I don’t want to bow. I’d have my doubts even if it weren’t for yesterday, but when you add that to it too, my knees are locked, like my legs are made of long, unjointed bones and if I try to bend, they’ll break. Everyone is staring at me. Some of them are glaring. I cannot bow down to this guy. Finally my mom puts her hand between my shoulder blades and shoves, hard enough that if I don’t go in the direction she’s pushing me I’ll fall. Fuck you, I think at her hand, and fold over.
When I look back up, the beard guy’s beaming down at me. Up close you can see all his pores. He stares like he can see all the way through my clothes to my skin, and through my skin to my bones. I want to cover up my insides, but there’s no blanket that could do that. His eyes are lasers. I feel hot.
“You have a new friend,” he says. I don’t know what he’s talking about, except I kind of do. How would he know that, though?
We’re there for a long minute; I can’t move. Finally he lifts his gaze off me and it’s like cool air floods in, like a door opened in an overheated room.
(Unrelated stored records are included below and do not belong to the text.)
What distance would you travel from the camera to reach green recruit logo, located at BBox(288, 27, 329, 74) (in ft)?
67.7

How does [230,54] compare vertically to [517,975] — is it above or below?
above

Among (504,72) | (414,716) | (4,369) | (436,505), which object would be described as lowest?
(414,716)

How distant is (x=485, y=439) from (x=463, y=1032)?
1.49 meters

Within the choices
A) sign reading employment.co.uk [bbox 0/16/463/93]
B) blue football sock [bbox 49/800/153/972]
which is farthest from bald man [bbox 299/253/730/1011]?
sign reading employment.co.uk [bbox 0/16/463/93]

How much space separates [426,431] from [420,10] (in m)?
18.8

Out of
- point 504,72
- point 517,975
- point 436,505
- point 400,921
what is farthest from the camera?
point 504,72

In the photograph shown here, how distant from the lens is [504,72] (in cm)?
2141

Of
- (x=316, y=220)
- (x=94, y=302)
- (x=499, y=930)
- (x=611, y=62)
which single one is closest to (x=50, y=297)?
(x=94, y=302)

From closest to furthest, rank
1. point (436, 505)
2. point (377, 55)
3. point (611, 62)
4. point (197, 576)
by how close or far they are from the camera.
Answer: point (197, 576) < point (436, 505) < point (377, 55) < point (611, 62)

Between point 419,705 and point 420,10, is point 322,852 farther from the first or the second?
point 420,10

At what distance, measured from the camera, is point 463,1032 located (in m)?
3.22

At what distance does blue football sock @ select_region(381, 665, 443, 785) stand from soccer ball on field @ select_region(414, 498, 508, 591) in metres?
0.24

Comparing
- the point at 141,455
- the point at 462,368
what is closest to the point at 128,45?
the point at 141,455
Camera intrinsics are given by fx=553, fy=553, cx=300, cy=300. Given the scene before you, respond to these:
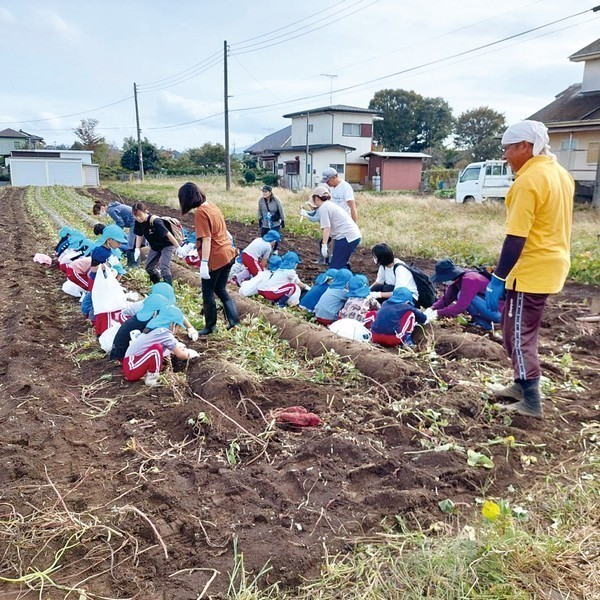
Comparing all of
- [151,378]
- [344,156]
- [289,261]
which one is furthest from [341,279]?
[344,156]

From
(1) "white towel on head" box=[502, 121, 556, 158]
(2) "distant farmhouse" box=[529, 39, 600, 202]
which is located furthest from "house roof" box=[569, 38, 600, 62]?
(1) "white towel on head" box=[502, 121, 556, 158]

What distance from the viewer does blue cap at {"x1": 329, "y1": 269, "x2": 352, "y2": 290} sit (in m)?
5.76

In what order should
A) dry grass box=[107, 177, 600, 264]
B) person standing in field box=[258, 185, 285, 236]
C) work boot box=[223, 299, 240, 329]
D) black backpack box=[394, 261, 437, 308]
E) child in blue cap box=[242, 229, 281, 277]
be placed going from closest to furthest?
work boot box=[223, 299, 240, 329] < black backpack box=[394, 261, 437, 308] < child in blue cap box=[242, 229, 281, 277] < person standing in field box=[258, 185, 285, 236] < dry grass box=[107, 177, 600, 264]

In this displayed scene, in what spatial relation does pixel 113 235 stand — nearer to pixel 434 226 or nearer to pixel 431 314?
pixel 431 314

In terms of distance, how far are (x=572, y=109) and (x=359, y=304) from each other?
66.7ft

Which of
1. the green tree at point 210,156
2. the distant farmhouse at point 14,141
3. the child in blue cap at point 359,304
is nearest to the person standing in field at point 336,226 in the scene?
the child in blue cap at point 359,304

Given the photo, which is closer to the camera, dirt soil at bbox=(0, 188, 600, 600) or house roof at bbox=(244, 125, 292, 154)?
dirt soil at bbox=(0, 188, 600, 600)

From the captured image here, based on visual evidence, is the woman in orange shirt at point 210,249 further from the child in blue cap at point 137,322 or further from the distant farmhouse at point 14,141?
the distant farmhouse at point 14,141

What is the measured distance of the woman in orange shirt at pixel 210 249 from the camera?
5.20 m

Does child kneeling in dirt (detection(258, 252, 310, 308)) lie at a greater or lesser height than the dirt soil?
greater

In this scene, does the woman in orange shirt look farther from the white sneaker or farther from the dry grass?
the dry grass

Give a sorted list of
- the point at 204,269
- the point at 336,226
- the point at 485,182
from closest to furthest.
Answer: the point at 204,269 < the point at 336,226 < the point at 485,182

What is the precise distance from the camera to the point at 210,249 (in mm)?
5371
He turns to the lady swami, says something underneath his breath that I can’t hear. She nods and walks behind his chair, bends down. When she comes back she’s holding out a red-and-pink stuffed teddy bear, the kind you get for five dollars at the drugstore for Valentine’s Day. On its stomach is stitched, Someone Loves You!
I feel gross taking it, but I wonder if it’s some kind of sign.
. . . . .
On the way out of Evening Program, Mom and Vrishti want to see my teddy bear. It’s like they’re cheerleaders at school and the bear is from some football jock. I hate cheerleaders.
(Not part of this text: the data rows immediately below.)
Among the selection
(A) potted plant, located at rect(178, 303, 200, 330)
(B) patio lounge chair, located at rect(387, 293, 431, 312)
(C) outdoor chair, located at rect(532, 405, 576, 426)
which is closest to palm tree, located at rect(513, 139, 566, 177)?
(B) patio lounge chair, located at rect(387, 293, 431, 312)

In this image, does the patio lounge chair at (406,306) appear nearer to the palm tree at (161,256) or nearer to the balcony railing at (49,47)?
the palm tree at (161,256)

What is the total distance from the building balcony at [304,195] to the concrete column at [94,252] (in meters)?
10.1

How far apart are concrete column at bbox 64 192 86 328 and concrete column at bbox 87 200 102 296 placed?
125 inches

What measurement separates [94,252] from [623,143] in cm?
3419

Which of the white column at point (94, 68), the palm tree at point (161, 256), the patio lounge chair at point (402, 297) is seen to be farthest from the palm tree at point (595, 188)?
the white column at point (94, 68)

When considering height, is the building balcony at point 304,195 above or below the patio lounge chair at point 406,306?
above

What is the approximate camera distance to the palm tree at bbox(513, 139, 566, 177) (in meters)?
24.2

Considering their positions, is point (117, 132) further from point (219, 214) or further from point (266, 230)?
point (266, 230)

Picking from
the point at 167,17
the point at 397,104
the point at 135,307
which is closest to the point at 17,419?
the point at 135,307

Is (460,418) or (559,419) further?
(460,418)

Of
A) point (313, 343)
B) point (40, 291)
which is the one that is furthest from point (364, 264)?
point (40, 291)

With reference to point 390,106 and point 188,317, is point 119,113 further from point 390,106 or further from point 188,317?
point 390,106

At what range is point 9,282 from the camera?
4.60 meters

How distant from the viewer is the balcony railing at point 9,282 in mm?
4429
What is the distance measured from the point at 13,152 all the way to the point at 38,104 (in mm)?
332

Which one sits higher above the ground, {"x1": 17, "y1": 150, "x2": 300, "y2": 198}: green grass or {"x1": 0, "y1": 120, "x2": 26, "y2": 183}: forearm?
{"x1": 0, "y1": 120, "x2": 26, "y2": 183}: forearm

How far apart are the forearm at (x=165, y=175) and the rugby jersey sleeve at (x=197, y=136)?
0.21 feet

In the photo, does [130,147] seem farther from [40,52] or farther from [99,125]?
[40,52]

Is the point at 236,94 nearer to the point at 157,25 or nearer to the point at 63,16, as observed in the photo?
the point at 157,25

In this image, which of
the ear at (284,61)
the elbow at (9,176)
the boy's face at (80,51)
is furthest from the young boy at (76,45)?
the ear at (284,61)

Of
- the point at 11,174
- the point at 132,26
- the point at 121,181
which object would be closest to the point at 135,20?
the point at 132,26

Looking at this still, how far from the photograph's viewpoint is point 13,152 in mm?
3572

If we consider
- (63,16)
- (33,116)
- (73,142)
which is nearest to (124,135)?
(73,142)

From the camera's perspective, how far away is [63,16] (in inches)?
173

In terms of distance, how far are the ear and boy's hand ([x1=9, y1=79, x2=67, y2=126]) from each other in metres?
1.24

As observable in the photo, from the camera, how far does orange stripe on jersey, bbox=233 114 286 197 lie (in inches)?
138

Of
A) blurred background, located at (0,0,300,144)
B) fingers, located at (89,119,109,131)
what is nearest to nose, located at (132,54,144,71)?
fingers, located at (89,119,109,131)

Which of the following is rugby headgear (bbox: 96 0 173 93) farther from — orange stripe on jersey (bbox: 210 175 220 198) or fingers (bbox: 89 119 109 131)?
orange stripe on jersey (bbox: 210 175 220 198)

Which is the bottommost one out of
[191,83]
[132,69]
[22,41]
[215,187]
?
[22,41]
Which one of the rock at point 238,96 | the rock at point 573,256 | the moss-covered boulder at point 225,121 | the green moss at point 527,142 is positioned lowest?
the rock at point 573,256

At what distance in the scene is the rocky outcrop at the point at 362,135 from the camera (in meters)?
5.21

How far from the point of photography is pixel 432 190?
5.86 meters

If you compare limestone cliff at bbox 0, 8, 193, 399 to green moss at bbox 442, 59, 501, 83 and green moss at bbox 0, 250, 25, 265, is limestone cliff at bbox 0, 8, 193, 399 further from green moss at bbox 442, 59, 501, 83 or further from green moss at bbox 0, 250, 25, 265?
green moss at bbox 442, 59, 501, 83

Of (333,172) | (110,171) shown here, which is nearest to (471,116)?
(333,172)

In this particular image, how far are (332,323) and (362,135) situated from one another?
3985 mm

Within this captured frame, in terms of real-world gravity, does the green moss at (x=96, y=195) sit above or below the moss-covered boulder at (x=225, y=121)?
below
Mom and Vrishti want to have girl talk, except about the Guru. Who did he look at and for how long, who got special gifts and You are so lucky he gave you that. It’s just a drugstore stuffed animal from an out-of-date holiday, made in China and thin at the seams, but their eyes light up like it’s a diamond.
“It holds the Guru’s energy,” Vrishti says. “Now you can keep his spirit with you at all times!” I don’t want to keep the Guru’s spirit with me at all times. I don’t think I want it with me ever. But he knew I had a new friend; the bear says someone loves me. If there’s even any chance at all that it’s true, I have to hold on to it.
“It means you’re special, you know,” says Vrishti. “He recognizes something in you.” She and my mom both look at me, jealous. I clutch the bear tighter to my chest.